Taller than the Other Trees:
An Interview with Linda K. Johnson

In 2008, I sat down with dance artist Linda K. Johnson in her shady Portland bungalow. Johnson moved around her kitchen with a loose gait, dressed in a hoodie and yoga pants, to make us tea. In the ‘90s, Johnson was intimately involved in the early beginnings of the Portland Institute for Contemporary Art (PICA). PICA’s Time Based Art festival, an international performance festival, had in the fall of 2008 just presented collaborators Johnson, Randy Gragg and Third Angle Music’s City Dance, an installation of over 30 dancers in the four downtown fountains designed by architect Lawrence Halprin. City Dance celebrated how Halprin drew on the participatory performance work of his wife, the modern dancer Anna Halprin, to avoid the gutting of the urban center typical of ‘60s urban reform and instead invited participation by passersby going about their daily lives. Lawrence Halprin’s innovation became part of the common vocabulary of public space today. Johnson’s work shares many of these concerns with how we use our spaces.

Learn more about the fertility of Portland’s creative space and our new national relevance after the jump.

City Dance.  Image: Julia Keefe and John Klicker.
There Is a Fertility Here That Makes Things Possible
Nora Robertson: Portland is getting a lot of national attention lately compared to fifteen years ago. What do you think is going on?

Linda K. Johnson: I think there has been this slow bubbling up of the audience. People would say that we were moments away from a renaissance.
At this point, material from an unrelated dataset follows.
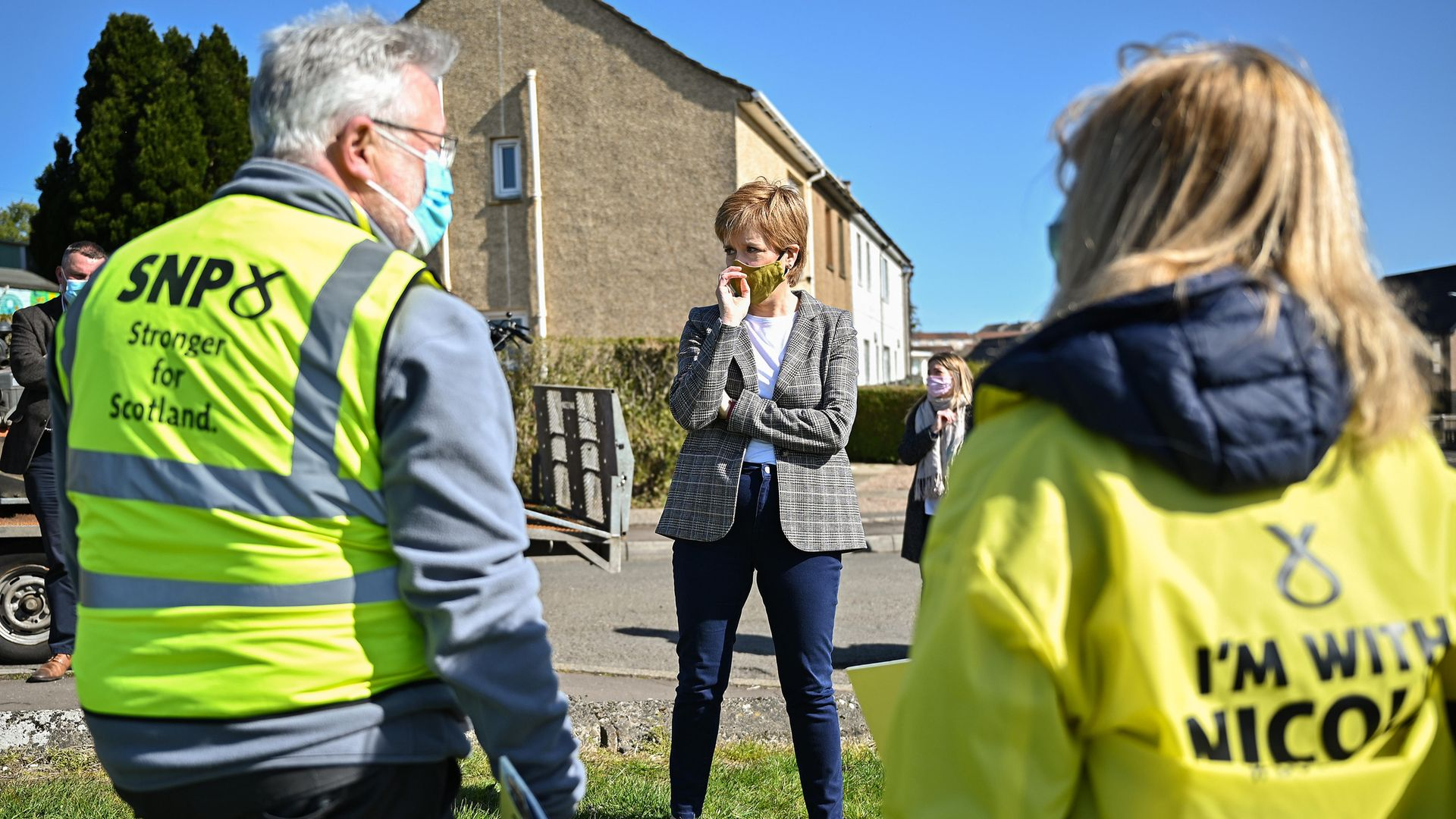 First minister Nicola Sturgeon speaks to Scottish National Party (SNP) volunteers in Dumbarton, West Dunbartonshire, during campaigning for the Scottish Parliamentary election - Credit: PA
The creative community was starting to happen. People started moving here. It was years and years and years of regional planning. All those things started to create the perfect storm for a certain kind of culture that we have now. We are still the city on the West Coast that does whatever it wants. We live in this state that has the bottle bill, the death with dignity act, and the urban growth boundary. The artists are just another group of people in this climate of complete authenticity.
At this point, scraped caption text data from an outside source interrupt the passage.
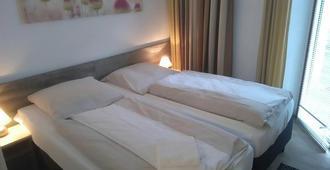 尼古拉特酒店(原尼古拉酒店) - 奥斯纳布吕克 - 睡房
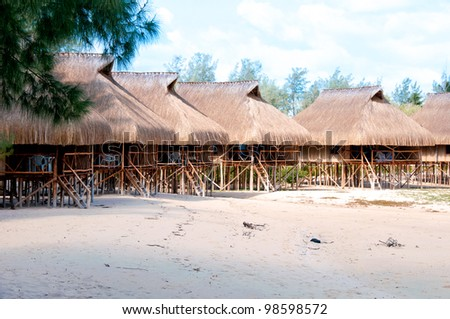 holiday huts on a beach in mozambique - stock photo
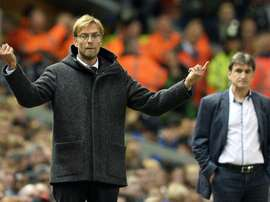 Liverpools manager Jurgen Klopp (L) gestures next to Rubin Kazans counterpart Valeri Chaly during their UEFA Europa League Group B match, at Anfield in Liverpool, on October 22, 2015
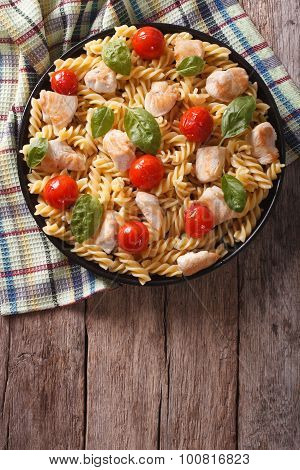 Fusilli Pasta With Chicken, Tomatoes And Basil On A Plate. Vertical Top View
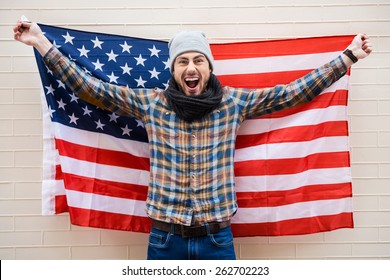 Excited patriot of American style. Excited young man holding American flag while standing against brick wall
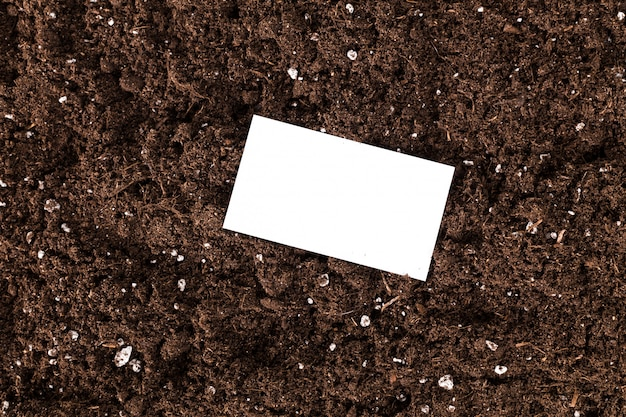 Blank white d with space for text or image on a soil texture surface,
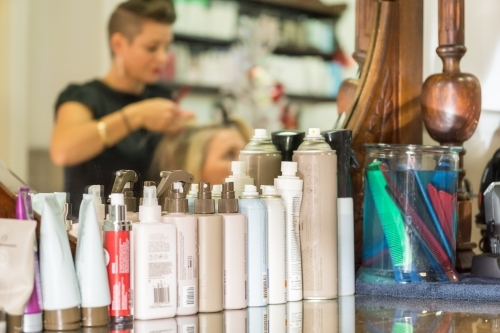 A row of hair care products in front of a mirror in a salon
NR: The writer [and Plazm editor] Jon Raymond said that Oregon historically is a place where people moved to get away from history. What history do you think people are moving here to get away from?

LKJ: People came here to get away from history, but they knew the history. The West Coast and Oregon are places that traditionally people have gone to start over and have the freedom to do what they want to do. I think people view it as a place where they can come and adopt any posture, that there is space for new ideas to live here. They are going towards an open space.

Part of why it was possible was that the infrastructure isn’t so clamped down. I could make a piece in Forest Park that went on for eight hours, and people weren’t sure if it was an installation or nature. I saw there was space for me to make things that existed in the cracks. I got rewarded for that in that they got funding, they got written about, they created dialogue with my peers, and they created new opportunity. It is not just that people came here, but that people could stay here too because there is a fertility here that makes things possible.
Image: Susan Suebert.
NR: Would you say that a concern with the spaces we live in is typical of your artistic concerns? For example, your installation, Tax Lot 1S1E4ODD, made a temporary garden out of a vacant lot by a freeway.

LKJ: What I was trying to get at there was to make us look more carefully at density and urban planning. That garden was really about asking everyone to consider more deeply how we use this land out there. For me, it was a performance piece. The gardeners and the plants were performers and the buses, cars, automobiles, and walkers were the audience. I think the thing that has always been very important in my work is that it is not done until there is a blurred line between performer and participants. How do you get people to re-map and change their three-dimensional sense of where they go and the potentiality of what that new space means? People began to have a poetic sense of that space. 
Image: Susan Suebert.
NR: One thing I found fascinating in City Dance was how the hardscape you were celebrating was in itself a marriage between architecture and dance in some ways.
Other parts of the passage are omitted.